Holloway’s solution works well in practice, though it is unlikely to be historically correct. A basic principle of Renaissance instrumentation (as shown by the treatises of the period) is that full-voiced instrumental consorts should consist of three sizes of instrument, not two (or four, for that matter), and that pieces should be scored according to function: a soprano part should be played by a soprano instrument, inner parts by alto/tenor instruments and bass parts by bass instruments. Thus Dowland’s pavans should be played by a violin, three violas and bass; so far as I know the earliest piece for four violas and bass is the sinfonia to J. S. Bach’s Cantata no. 18. Also, Holloway opts to omit Dowland’s lute part, arguing that the music is complete in the five string parts, though that is not quite true, since the lute adds decorative flourishes at the end of sections that keep the rhythm going when the other instruments hold long notes. Dowland’s phrase ‘set forth for the Lute, Viols or Violins’ rather implies that he considered the bowed strings more dispensable than his own instrument. An alternative, which has not been explored to my knowledge, would be to perform Lachrimae with just lute, violin or treble viol and bass, a scoring used for dances published by Emanuel Adriaenssen and Louis de Moy.

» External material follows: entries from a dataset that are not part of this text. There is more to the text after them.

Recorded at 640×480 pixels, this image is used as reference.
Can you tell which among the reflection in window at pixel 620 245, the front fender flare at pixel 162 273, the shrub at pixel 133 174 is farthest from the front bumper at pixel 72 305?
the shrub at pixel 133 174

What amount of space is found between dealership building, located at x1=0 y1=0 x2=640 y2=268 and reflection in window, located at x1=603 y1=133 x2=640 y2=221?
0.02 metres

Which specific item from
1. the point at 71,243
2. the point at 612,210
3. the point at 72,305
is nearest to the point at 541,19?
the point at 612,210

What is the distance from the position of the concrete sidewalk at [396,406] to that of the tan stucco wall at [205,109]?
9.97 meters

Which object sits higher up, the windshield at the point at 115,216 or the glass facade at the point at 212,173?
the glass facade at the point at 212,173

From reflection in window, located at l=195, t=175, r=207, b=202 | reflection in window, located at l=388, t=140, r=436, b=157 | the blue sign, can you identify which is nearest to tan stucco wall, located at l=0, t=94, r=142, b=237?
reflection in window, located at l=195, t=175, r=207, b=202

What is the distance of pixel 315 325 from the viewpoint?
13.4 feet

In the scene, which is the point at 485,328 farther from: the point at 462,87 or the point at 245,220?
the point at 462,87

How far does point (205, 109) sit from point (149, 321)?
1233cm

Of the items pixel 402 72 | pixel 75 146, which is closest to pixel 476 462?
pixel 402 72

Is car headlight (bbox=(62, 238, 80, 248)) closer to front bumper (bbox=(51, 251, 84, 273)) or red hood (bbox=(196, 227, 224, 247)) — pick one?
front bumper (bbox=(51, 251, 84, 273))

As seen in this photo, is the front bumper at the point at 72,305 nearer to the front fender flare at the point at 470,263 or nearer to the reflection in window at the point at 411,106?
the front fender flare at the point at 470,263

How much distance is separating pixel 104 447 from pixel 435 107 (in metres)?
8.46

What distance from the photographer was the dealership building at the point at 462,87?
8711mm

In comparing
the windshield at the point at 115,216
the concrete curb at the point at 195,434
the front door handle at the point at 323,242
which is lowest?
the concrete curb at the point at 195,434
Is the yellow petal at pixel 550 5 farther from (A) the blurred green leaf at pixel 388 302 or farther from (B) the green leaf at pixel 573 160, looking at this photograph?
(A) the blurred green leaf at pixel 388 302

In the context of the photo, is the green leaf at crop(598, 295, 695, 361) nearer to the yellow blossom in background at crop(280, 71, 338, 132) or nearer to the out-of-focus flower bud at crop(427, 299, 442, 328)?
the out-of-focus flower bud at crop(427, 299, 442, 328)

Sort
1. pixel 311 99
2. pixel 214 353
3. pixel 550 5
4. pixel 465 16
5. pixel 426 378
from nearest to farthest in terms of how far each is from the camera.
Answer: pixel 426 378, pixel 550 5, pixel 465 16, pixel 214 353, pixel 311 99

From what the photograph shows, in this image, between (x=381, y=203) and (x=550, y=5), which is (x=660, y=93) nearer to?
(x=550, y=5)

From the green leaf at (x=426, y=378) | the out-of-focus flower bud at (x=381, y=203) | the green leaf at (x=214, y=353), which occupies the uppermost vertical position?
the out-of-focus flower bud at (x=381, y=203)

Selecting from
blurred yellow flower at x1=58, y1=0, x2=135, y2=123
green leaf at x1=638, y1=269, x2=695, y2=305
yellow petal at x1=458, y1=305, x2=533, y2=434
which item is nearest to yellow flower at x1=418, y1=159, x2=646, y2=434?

Having got these musicological matters out of the way, I should say that the playing on this CD is very fine. The consort makes a wonderful sound (though sounding as if the instruments are set up in a rather later fashion than Dowland would have known), the tuning is excellent, and there is a real feeling that the players think through the music together in an intelligent and eloquent way. Also, I like the way in which they strike a balance between consistency and variety in Dowland’s pavans, playing them at roughly the same speed and in a similar style but finding their subtly different characters. The interspersed pieces make a good contrast. They are all fantasias or (in the case of two of William Lawes’s four-part airs) lively dances, and are all much brighter in sound, using two violins, though the two pieces for two trebles and bass (Jenkins’s Fantasia no. 12 in three parts and the fantasia from Set no. 3 of Locke’s Broken Consort) sound rather bare without accompaniment. Locke wrote out theorbo parts for these pieces and probably played the organ from his autograph score in performances, and it is likely that Jenkins’s three-part fantasias also had organ accompaniment, though no part survives for them. The five-part fantasias by Lawes (from the Set in C major) and Purcell receive dashing performances, though occasionally I was brought up short by a style of bowing that struck me as belonging to a later period. But all in all this is a fine recital of some wonderful music. It makes a good case for using violins in pieces normally thought to be part of the core viol consort repertory.